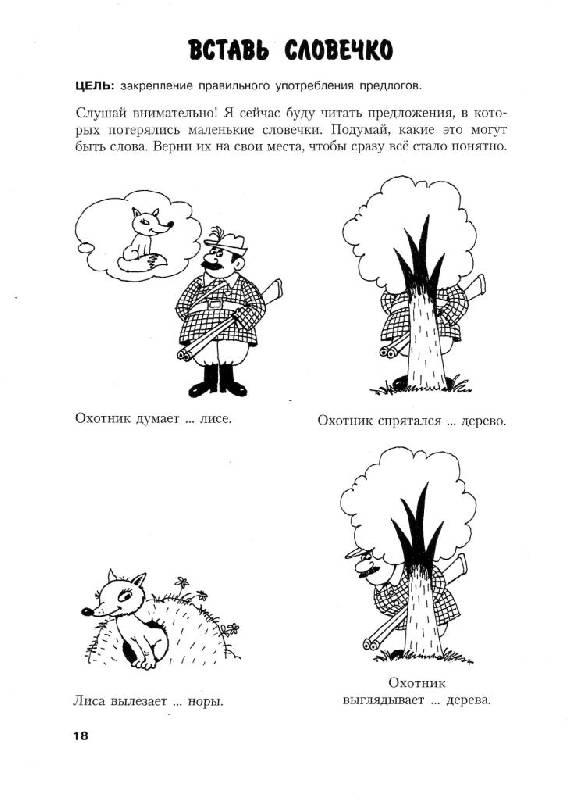 Иллюстрация 11 из 23 для Логопедическая грамматика для детей. Пособие для занятий с детьми 6-8 лет - Ольга Новиковская   Лабиринт - книги. Источник: Юта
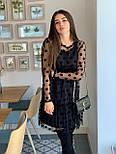 Женское красивое платье черное в горох из сетки (низ дайвинг), фото 3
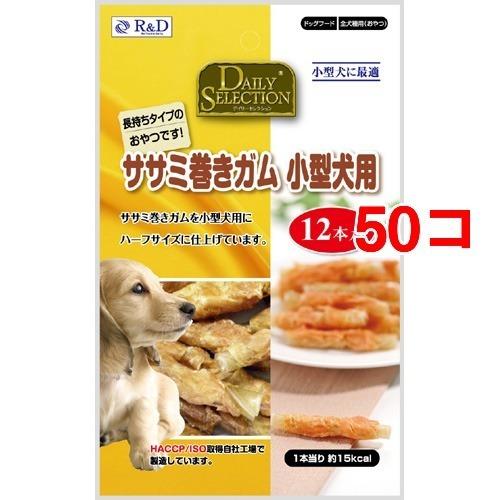 【送料込!】R&D デイリーセレクション ササミ巻きガム 小型犬用 12本入*50コセット 【※送料込の価格です。】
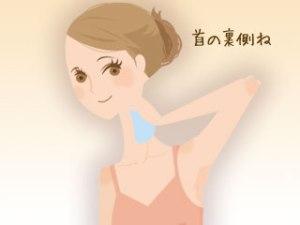 hiyasukubi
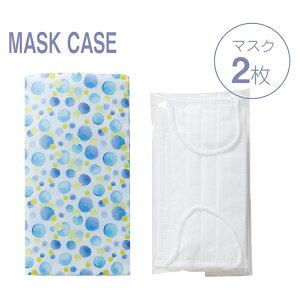 【まとめ買い5セット】日本製 国産マスク&マスクケース(抗菌)個包装 マスクホルダー マスク入れ マスク収納 おしゃれ かわいい 女性 レディース 贈り物 ギフト プレゼント 贈答品 お中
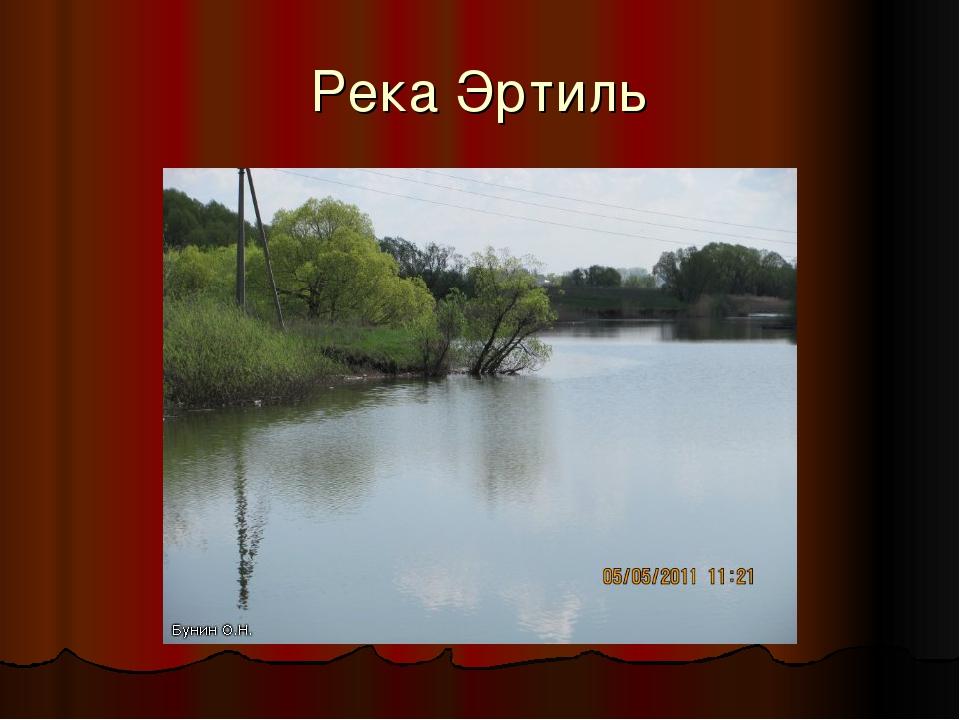 Река Эртиль
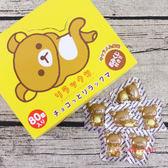 日本丹生堂_拉拉熊巧克力220g(80入盒裝)【0216團購會社】4990327600013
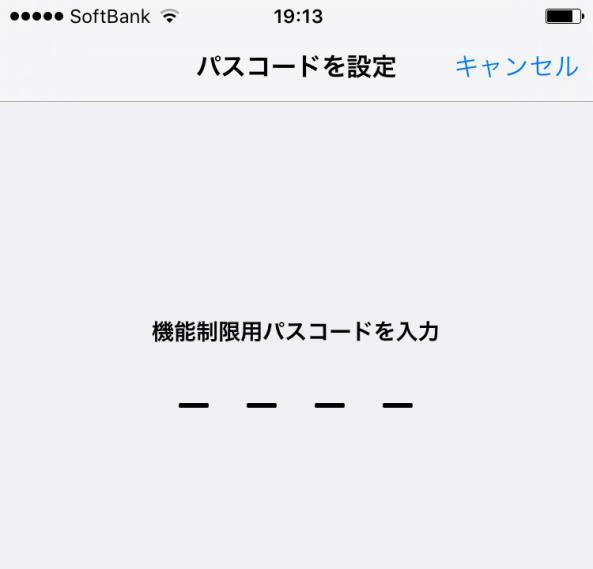 iPhone デフォルトアプリ5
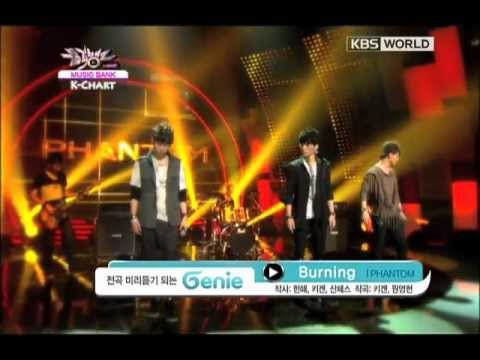 [Music Bank K-Chart] Phantom - Burning (2012.08.17)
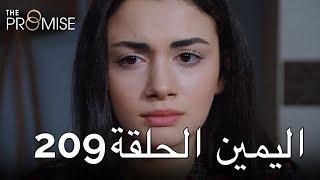 The Promise Episode 209 (Arabic Subtitle) | اليمين الحلقة 209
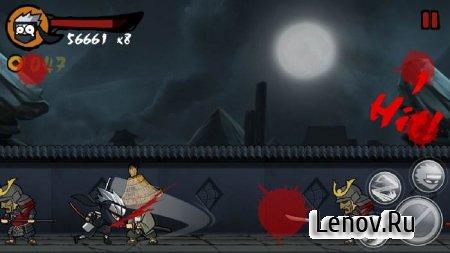 Ninja Revenge v 1.2.3 Мод (All skills to full level)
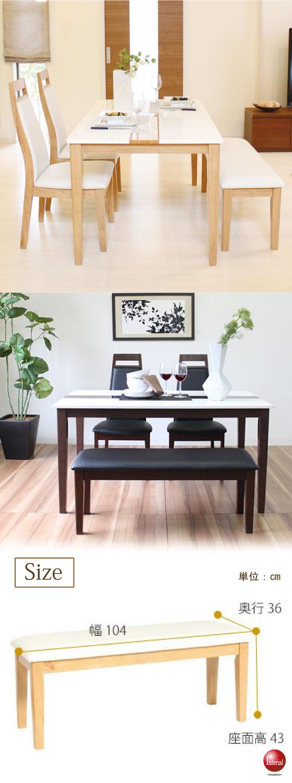 天然木&PVCレザー製・ダイニングベンチ(幅104cm)ナチュラル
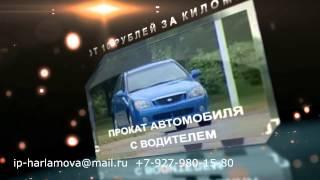 Аренда автомобилей без водителя в Ульяновске(, 2013-04-14T17:29:33.000Z)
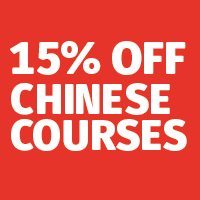15% discount promotion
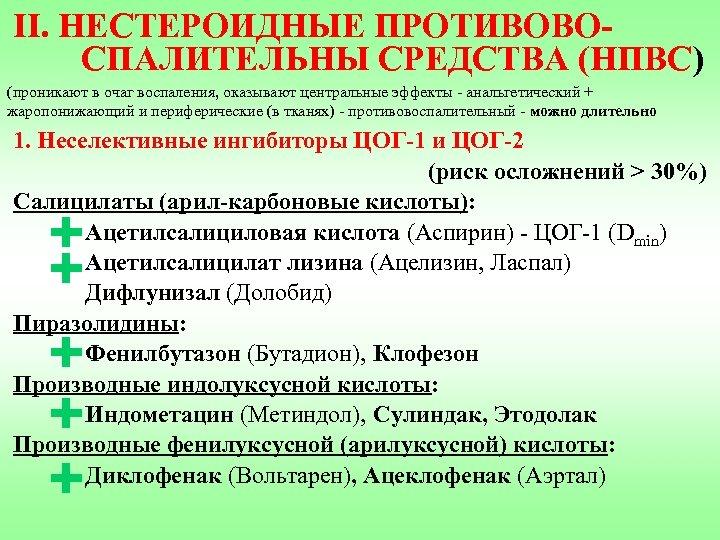 II. НЕСТЕРОИДНЫЕ ПРОТИВОВОСПАЛИТЕЛЬНЫ СРЕДСТВА (НПВС) (проникают в очаг воспаления, оказывают центральные эффекты - анальгетический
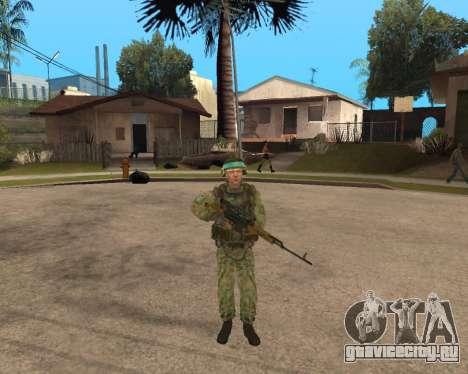Русская армия Skin Pack для GTA San Andreas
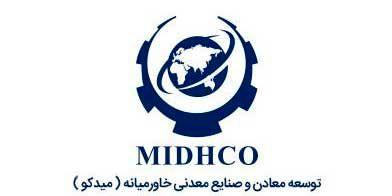 میدکو در جمع ۱۰۰ شرکت برتر ایران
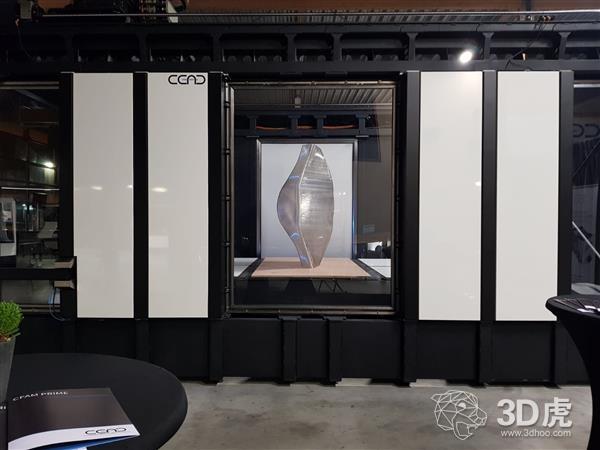 CEAD正式推出工业级连续纤维CFAM Prime 3D打印机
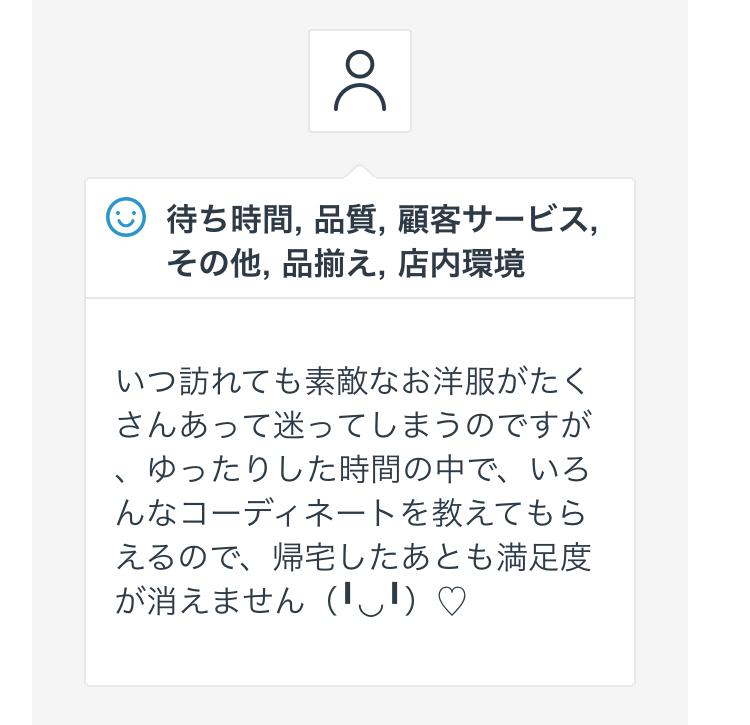 f:id:vif-kazu:20180530175038j:plain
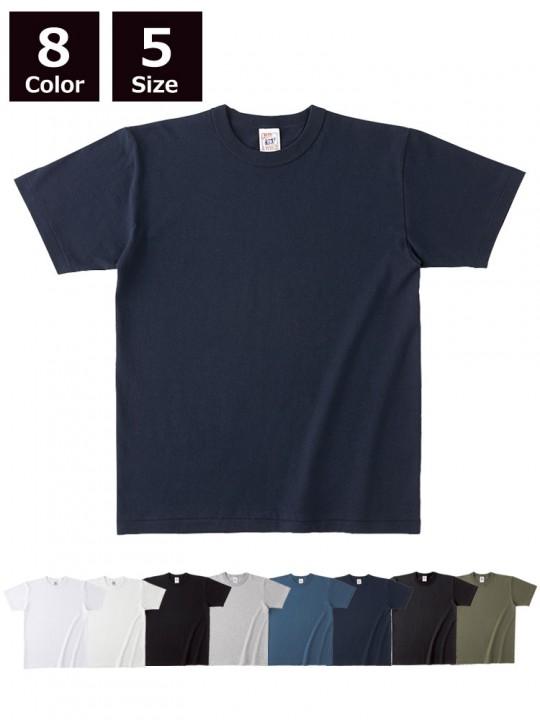 6.2oz オープンエンド マックスウェイト バインダーネックTシャツ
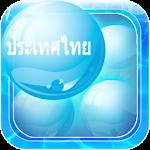 Learn Thai Bubble Bath Game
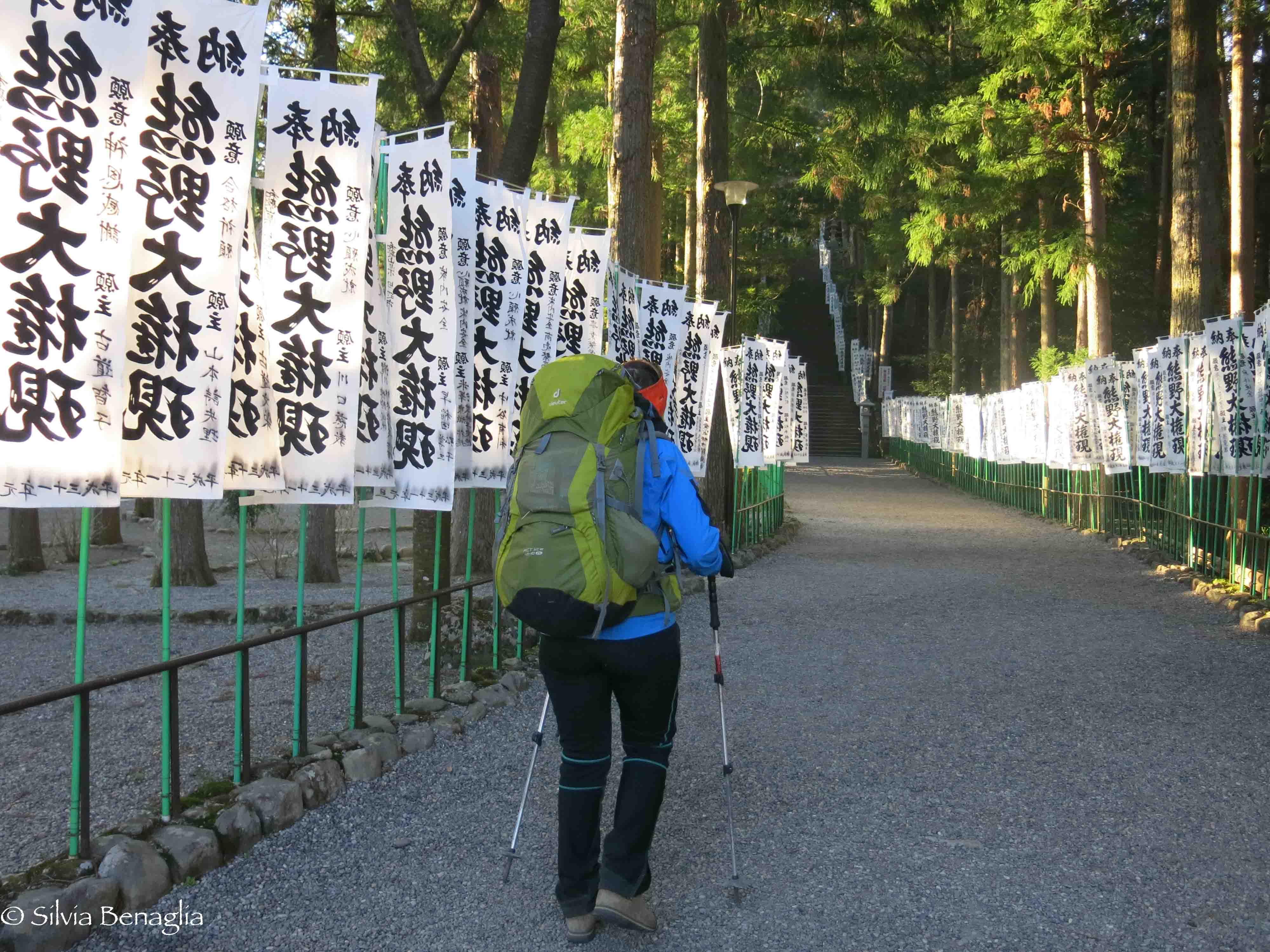 VII gg arrivo al tempio Komano Hongu Taisha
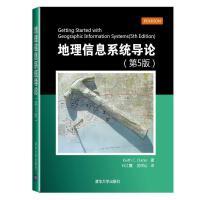 地理信息系统导论(第5版) (美)克拉克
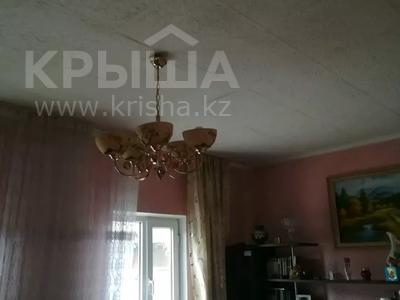 2-комнатный дом, 39.6 м², 4.6 сот., РВ-90 за 11.2 млн 〒 в Алматы — фото 13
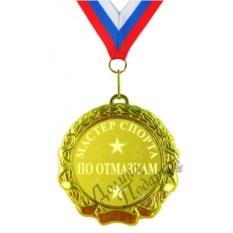 Медаль Чемпион мира по отмазкам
----------------
Aim of the exercise:
From the line that contains "میدکو در جمع ۱۰۰ شرکت برتر ایران" to the last line of the records above, copy each line exactly, both ends included, and leave the pictures out.

Exercise answer:
 میدکو در جمع ۱۰۰ شرکت برتر ایران
 CEAD正式推出工业级连续纤维CFAM Prime 3D打印机
 f:id:vif-kazu:20180530175038j:plain
 6.2oz オープンエンド マックスウェイト バインダーネックTシャツ
 Learn Thai Bubble Bath Game
 VII gg arrivo al tempio Komano Hongu Taisha
 地理信息系统导论(第5版) (美)克拉克
 2-комнатный дом, 39.6 м², 4.6 сот., РВ-90 за 11.2 млн 〒 в Алматы — фото 13
 Медаль Чемпион мира по отмазкам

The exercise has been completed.